Phil Collins recalls how Roland CR-78 shaped In The Air Tonight
Phil Collins almost gave away his CR-78, then used it to build the groove behind In The Air Tonight. That mistake is why collectors still chase Roland’s first programmable drum machine.

Phil Collins says the Roland CR-78 almost left his hands for good. He brought the brand-new drum machine home after a Genesis trip to Japan, decided he did not really need it, and handed it to a road crew member. Then he started working at home on his own material, realized the mistake, and asked for the machine back so he could learn to program it properly.
That turnabout still matters because the CR-78 was never just another preset box. Roland introduced it in late 1978 as its first computer-controlled programmable drum machine, with 34 preset rhythm patterns and 11 percussion sounds in the owner’s manual. It was a serious step beyond the rhythm-box novelty era, and Roland says it helped set the stage for the TR-808 and TR-909. In other words, the machine Collins nearly gave away sat right on the fault line between early preset accompaniment and the drum machine world that followed.

The groove that powered In The Air Tonight was built from the CR-78 too, with the song’s core pattern commonly described as a slowed-down, adapted version of the Disco 2 preset. Collins’ keyboard part came from a Sequential Circuits Prophet-5, and the combination is what gave the track its weight: the CR-78 laying down the pulse, the Prophet-5 carrying the chordal atmosphere above it. There was no studio myth magic here, just a practical rhythm pattern, careful tempo shaping, and a synth pad that landed with the right kind of menace.
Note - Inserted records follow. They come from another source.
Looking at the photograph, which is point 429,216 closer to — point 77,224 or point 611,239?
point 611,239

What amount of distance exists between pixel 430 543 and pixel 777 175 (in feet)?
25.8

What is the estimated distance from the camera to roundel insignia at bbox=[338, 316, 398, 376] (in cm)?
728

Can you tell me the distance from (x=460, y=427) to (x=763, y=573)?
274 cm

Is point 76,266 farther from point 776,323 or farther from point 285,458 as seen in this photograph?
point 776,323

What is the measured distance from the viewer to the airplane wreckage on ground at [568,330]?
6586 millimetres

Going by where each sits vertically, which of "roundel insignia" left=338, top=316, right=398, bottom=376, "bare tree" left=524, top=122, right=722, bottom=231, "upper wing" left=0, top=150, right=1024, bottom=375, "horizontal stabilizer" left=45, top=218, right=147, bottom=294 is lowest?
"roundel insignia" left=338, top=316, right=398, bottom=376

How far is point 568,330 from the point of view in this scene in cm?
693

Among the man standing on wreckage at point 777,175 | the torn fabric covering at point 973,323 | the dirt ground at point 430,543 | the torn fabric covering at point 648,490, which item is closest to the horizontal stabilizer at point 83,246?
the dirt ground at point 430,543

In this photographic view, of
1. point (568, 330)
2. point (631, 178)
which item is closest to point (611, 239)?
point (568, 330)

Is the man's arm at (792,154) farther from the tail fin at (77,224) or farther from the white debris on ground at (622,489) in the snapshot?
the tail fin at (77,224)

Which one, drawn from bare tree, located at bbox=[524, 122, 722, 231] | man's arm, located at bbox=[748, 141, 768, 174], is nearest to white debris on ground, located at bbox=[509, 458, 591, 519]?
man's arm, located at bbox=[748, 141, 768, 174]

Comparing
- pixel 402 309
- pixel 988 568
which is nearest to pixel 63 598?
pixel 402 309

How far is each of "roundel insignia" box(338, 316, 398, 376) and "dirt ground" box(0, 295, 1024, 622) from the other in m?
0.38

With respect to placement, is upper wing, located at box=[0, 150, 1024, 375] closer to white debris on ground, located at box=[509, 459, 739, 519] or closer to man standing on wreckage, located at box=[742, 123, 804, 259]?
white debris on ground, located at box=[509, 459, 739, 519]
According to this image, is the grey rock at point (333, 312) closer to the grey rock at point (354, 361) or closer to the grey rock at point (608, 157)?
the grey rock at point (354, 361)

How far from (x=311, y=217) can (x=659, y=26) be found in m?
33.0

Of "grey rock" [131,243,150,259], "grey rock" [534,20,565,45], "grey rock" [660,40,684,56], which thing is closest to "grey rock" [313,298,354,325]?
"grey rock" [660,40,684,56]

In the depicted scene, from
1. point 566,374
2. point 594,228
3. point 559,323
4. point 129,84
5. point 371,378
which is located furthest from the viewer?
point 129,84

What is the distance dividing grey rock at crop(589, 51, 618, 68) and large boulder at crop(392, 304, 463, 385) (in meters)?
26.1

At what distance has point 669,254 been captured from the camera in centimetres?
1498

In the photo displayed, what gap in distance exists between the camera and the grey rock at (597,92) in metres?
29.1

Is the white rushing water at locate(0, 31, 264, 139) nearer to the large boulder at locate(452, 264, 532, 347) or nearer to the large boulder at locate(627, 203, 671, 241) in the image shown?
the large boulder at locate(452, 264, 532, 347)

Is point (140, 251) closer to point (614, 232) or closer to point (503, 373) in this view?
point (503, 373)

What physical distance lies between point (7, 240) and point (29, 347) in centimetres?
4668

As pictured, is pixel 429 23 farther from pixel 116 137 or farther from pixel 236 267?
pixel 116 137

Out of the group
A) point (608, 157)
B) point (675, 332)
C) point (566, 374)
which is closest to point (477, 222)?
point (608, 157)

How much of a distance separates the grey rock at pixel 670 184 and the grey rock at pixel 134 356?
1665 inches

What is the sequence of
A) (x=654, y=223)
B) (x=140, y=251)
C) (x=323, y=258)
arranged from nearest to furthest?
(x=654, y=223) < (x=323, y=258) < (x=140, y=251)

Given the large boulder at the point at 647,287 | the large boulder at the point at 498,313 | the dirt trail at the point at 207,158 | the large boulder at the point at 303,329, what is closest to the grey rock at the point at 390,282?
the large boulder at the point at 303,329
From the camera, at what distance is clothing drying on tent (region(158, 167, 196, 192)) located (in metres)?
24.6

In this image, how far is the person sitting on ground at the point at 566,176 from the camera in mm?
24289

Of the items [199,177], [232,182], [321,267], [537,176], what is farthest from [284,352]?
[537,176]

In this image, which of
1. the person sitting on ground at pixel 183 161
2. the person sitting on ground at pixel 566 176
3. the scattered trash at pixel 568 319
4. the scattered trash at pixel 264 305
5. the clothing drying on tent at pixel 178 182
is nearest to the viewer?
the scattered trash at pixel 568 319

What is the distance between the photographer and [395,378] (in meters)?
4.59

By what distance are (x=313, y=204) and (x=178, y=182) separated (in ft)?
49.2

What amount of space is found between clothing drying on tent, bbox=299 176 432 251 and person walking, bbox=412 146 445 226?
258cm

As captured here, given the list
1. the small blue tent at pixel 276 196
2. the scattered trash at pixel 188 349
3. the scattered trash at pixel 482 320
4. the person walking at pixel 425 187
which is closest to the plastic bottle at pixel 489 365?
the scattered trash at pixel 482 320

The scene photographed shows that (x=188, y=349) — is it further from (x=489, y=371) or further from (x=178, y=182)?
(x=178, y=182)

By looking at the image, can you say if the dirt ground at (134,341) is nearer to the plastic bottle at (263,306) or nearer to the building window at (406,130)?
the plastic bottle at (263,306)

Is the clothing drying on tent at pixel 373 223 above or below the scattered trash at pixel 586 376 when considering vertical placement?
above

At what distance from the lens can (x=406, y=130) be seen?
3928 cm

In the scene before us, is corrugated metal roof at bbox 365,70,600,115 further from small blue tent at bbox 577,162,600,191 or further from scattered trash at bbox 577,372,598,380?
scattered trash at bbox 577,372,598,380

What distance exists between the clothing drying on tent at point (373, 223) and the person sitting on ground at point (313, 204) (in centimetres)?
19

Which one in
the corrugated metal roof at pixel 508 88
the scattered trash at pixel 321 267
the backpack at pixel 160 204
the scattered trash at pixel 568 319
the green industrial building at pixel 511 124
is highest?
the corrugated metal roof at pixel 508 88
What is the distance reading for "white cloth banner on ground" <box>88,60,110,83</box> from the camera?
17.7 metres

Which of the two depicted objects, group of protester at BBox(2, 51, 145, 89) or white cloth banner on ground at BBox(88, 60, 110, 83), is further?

That matters even more in the context of Collins’ solo career. In The Air Tonight was released as the lead single from Face Value on January 9, 1981, and the album followed on February 13, 1981. Roland says Collins used the CR-78 on the song in 1981, the same year the machine went out of production. For a player leaving Genesis and stepping into his own lane, it was a strong opening statement: not a flashy drum showcase, but a tightly constructed record that turned a programmable rhythm unit into something iconic.

The story is funny because Collins initially dismissed the CR-78 as unnecessary, then came back to it and built the record most people still associate with him. That is exactly why the machine still commands attention from collectors and players now: the CR-78 was small, practical, and easy to overlook, until the right hands made it enormous.